**WHAT YOU NEED TO DO**
Transcribe exactly the span of lines that begins the records and ends with the line holding "1) Острое течение.", both boundary lines included.

(Extracted page text data)
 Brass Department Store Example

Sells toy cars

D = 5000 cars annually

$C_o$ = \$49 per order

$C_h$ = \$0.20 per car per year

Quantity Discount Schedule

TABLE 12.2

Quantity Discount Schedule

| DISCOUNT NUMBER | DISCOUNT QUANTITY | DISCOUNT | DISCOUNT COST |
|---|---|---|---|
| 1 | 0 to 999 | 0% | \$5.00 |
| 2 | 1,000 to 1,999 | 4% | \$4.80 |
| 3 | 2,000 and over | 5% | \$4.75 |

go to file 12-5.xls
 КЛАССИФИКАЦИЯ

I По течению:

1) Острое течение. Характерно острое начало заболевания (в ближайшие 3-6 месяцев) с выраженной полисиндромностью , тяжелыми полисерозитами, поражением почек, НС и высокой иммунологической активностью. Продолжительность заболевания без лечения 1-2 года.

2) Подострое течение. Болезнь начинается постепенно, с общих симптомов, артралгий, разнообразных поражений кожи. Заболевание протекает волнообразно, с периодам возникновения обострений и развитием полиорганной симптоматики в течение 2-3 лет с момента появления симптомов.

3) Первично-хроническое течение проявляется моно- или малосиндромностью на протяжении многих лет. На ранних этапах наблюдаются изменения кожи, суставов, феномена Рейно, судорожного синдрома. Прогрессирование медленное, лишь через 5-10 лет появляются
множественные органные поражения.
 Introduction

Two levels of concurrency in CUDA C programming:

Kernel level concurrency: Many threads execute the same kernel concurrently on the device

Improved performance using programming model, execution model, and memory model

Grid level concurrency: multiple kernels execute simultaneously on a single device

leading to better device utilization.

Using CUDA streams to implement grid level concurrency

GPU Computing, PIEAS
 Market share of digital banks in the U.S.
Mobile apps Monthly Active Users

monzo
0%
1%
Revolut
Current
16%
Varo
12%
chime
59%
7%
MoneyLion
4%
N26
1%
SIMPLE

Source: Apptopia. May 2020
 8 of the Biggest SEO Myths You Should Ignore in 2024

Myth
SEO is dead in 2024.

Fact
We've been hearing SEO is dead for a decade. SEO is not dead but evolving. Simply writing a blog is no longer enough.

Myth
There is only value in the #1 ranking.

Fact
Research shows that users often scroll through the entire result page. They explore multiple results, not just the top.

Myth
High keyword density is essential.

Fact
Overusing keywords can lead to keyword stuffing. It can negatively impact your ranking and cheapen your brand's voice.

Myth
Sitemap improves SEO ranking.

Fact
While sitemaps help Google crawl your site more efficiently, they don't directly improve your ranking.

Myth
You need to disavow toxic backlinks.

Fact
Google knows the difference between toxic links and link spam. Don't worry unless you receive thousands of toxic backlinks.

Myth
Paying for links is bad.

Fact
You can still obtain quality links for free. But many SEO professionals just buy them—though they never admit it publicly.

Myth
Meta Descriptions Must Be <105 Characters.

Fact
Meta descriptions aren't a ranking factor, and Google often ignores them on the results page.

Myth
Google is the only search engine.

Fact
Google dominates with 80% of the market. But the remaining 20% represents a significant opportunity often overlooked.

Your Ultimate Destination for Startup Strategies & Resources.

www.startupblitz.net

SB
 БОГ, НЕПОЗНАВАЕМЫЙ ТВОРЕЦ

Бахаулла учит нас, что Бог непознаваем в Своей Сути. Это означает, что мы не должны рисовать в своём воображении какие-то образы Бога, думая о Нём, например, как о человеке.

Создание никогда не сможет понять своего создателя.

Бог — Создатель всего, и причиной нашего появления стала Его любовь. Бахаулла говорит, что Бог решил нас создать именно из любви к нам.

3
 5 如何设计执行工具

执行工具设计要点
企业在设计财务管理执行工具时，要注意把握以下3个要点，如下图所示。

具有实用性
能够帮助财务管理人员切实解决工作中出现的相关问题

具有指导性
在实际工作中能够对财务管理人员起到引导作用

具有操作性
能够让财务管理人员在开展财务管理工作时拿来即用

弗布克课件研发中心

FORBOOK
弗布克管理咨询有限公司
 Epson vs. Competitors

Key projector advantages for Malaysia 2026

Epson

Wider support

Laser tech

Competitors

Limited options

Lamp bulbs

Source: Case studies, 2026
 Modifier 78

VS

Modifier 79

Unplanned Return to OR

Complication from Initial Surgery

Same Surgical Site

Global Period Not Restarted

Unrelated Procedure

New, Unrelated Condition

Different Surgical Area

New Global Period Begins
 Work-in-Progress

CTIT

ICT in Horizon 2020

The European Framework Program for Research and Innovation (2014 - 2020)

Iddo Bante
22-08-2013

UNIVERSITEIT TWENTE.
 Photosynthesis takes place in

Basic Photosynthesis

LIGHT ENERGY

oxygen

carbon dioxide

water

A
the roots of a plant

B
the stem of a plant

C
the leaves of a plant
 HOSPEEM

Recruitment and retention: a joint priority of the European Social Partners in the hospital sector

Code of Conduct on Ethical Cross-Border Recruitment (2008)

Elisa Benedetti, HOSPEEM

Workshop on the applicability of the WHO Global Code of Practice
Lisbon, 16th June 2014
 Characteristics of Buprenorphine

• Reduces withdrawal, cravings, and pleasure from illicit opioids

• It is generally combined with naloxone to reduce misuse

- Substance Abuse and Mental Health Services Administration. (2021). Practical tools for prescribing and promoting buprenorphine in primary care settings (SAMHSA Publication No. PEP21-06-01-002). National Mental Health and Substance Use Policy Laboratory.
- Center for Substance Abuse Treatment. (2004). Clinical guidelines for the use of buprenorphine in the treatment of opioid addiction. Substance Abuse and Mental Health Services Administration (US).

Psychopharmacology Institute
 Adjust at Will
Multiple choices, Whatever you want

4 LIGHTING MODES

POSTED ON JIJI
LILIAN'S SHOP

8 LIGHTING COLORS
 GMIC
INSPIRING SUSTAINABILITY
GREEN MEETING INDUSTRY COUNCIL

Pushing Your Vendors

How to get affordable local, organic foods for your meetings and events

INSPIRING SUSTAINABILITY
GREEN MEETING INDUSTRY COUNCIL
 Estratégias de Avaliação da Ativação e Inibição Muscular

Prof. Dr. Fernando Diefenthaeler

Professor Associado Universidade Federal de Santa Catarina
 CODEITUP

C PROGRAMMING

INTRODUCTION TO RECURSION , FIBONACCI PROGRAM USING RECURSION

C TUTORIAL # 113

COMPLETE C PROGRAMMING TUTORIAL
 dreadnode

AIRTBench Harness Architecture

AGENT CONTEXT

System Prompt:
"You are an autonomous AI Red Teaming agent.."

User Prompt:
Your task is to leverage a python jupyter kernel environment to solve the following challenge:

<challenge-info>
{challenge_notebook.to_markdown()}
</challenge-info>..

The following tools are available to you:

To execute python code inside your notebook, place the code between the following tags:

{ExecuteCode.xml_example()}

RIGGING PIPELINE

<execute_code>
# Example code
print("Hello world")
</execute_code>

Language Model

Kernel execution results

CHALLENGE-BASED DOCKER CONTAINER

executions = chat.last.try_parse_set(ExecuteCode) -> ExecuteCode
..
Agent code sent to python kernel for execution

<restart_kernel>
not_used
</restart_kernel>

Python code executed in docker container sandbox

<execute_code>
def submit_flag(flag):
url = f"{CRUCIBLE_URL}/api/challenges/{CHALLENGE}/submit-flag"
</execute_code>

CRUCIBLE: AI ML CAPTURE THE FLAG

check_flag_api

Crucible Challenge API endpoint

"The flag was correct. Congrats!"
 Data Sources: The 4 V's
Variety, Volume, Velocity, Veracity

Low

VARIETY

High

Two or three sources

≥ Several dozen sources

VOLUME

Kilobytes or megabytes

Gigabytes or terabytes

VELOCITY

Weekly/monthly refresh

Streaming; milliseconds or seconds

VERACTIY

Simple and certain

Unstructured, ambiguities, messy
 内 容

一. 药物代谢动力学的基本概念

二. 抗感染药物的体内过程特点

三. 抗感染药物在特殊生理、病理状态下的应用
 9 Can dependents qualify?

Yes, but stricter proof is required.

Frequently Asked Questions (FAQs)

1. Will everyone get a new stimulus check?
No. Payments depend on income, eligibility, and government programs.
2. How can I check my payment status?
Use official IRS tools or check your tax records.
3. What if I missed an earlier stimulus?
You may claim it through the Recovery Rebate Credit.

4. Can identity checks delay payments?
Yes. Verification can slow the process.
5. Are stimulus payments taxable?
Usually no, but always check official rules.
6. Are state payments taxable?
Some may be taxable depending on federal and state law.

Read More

**SOLVED PROBLEM**
 Brass Department Store Example

Sells toy cars

D = 5000 cars annually

$C_o$ = \$49 per order

$C_h$ = \$0.20 per car per year

Quantity Discount Schedule

TABLE 12.2

Quantity Discount Schedule

| DISCOUNT NUMBER | DISCOUNT QUANTITY | DISCOUNT | DISCOUNT COST |
|---|---|---|---|
| 1 | 0 to 999 | 0% | \$5.00 |
| 2 | 1,000 to 1,999 | 4% | \$4.80 |
| 3 | 2,000 and over | 5% | \$4.75 |

go to file 12-5.xls
 КЛАССИФИКАЦИЯ

I По течению:

1) Острое течение. Характерно острое начало заболевания (в ближайшие 3-6 месяцев) с выраженной полисиндромностью , тяжелыми полисерозитами, поражением почек, НС и высокой иммунологической активностью. Продолжительность заболевания без лечения 1-2 года.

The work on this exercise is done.